Exercise 1: Update the tutorial on Verilator and Surfer by reproducing it starting with "Surfer waveform viewer" and going on through "compiled to WebAssembly.", with "snappy" swapped for "responsive".
Exercise 2: Translate this sentence from the Verilator and Surfer tutorial into Spanish: "GTKWave is a mature and stable waveform viewer."
Exercise 3: Proceed with the Verilator and Surfer tutorial, picking up after its final sentence.

Document segment:
:::::

Getting Started with SystemVerilog using Verilator and Surfer

SystemVerilog is a powerful hardware description and verification language used in modern digital design. In this tutorial, we’ll walk through setting up a complete simulation environment using Verilator (a fast, open-source simulator) and Surfer (a modern waveform viewer), then create and simulate a simple multiplexer design.

Verilator converts Verilog and SystemVerilog HDLs (hardware description languages) designs to C++ or SystemC model. These converted models can be compiled and executed to run the simulations. User creates the design using HDL of choice and then Verilator is used to convert it to C++ or SystemC (called verilating). The converted code is referred as verilated model. To know more about Verilator, refer to the documentation.

Surfer waveform viewer is brand new waveform viewer. GTKWave has been an open source fully featured waveform viewer dominating the waveform viewer space for very long. GTKWave is a mature and stable waveform viewer. However, that also leads to it being prone to stagnent growth. Surfer claims to be an extensible and snappy waveform viewer. It is a brand new tool created grounds up using Rust. The focus has been on extensibility and its integration with modern HDL languages like Chisel, Spade. It can be tested in a web browser even without installing anything as it can be compiled to WebAssembly.

In this article we will look into setting up Verilator and Surfer. Then we will create a simple mux design along with testbench and simulate the design.

Installing Verilator

As per Verilator documentation, it can be installed in multiple ways.

Using Package Manager

The simplest and fasted being using the package manager on your OS to install it. On Ubuntu, a simple apt install should get it done:

sudo apt install verilator

However, since the packages in OS repository generally lag behind the latest and greatest, it will not be latest released version in most of the cases. To get to latest version, we can install it from the sources. Next we will look into how to install Verilator from source.

:::::

Source data:
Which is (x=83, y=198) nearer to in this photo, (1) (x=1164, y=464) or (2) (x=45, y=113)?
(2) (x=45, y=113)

:::::

Right answer 1:
Surfer waveform viewer is brand new waveform viewer. GTKWave has been an open source fully featured waveform viewer dominating the waveform viewer space for very long. GTKWave is a mature and stable waveform viewer. However, that also leads to it being prone to stagnent growth. Surfer claims to be an extensible and responsive waveform viewer. It is a brand new tool created grounds up using Rust. The focus has been on extensibility and its integration with modern HDL languages like Chisel, Spade. It can be tested in a web browser even without installing anything as it can be compiled to WebAssembly.

Right answer 2: GTKWave es un visor de formas de onda maduro y estable.

Right answer 3:
Installing from Git

Install Dependencies

Install the prerequisite dependencies, which are compiler, build tools and other libraries required to build Verilator from source:

sudo apt update
sudo apt install -y git perl python3 make autoconf g++ flex bison ccache
sudo apt install -y libgoogle-perftools-dev numactl perl-doc
sudo apt install -y libfl2 libfl-dev zlib1g zlib1g-dev
sudo apt install help2man

Clone and Build Verilator

Next, we will clone Verilator source from repository and build it. In this set of steps, we are building the source from stable branch. You can browse tags or build from other available branches (for example master) as required.

git clone https://github.com/verilator/verilator
cd verilator
git checkout stable  # Choose your branch
autoconf
./configure
make -j$(nproc)
sudo make install

Running make will take time based on number of cores present on your system. If you are using a virtual machine with limited core, this step might take significant time.

Verify Installation

If there are no errors in above steps, Verilator install should be successful. Validate by running following command:

verilator --version

You should see output showing the Verilator version installed similar to following based on the version being installed.

circuit@quest:~/verilator$ verilator --version
Verilator 5.040 2025-08-30 rev v5.040-50-g0a9d9db5a

Installing Surfer

Now that, we have Verilator compiled and install, lets move ahead with installing Surfer. Surfer also has multiple ways to install. One of them being installing it from the released binary.

Install using pre-build binaries

Download Surfer

Visit the Surfer home page, copy the link for your OS and download the zip file:

wget https://gitlab.com/api/v4/projects/42073614/jobs/artifacts/main/raw/surfer_linux.zip?job=linux_build 

Alternatively, the links can be found on the Gitlab release page of the project.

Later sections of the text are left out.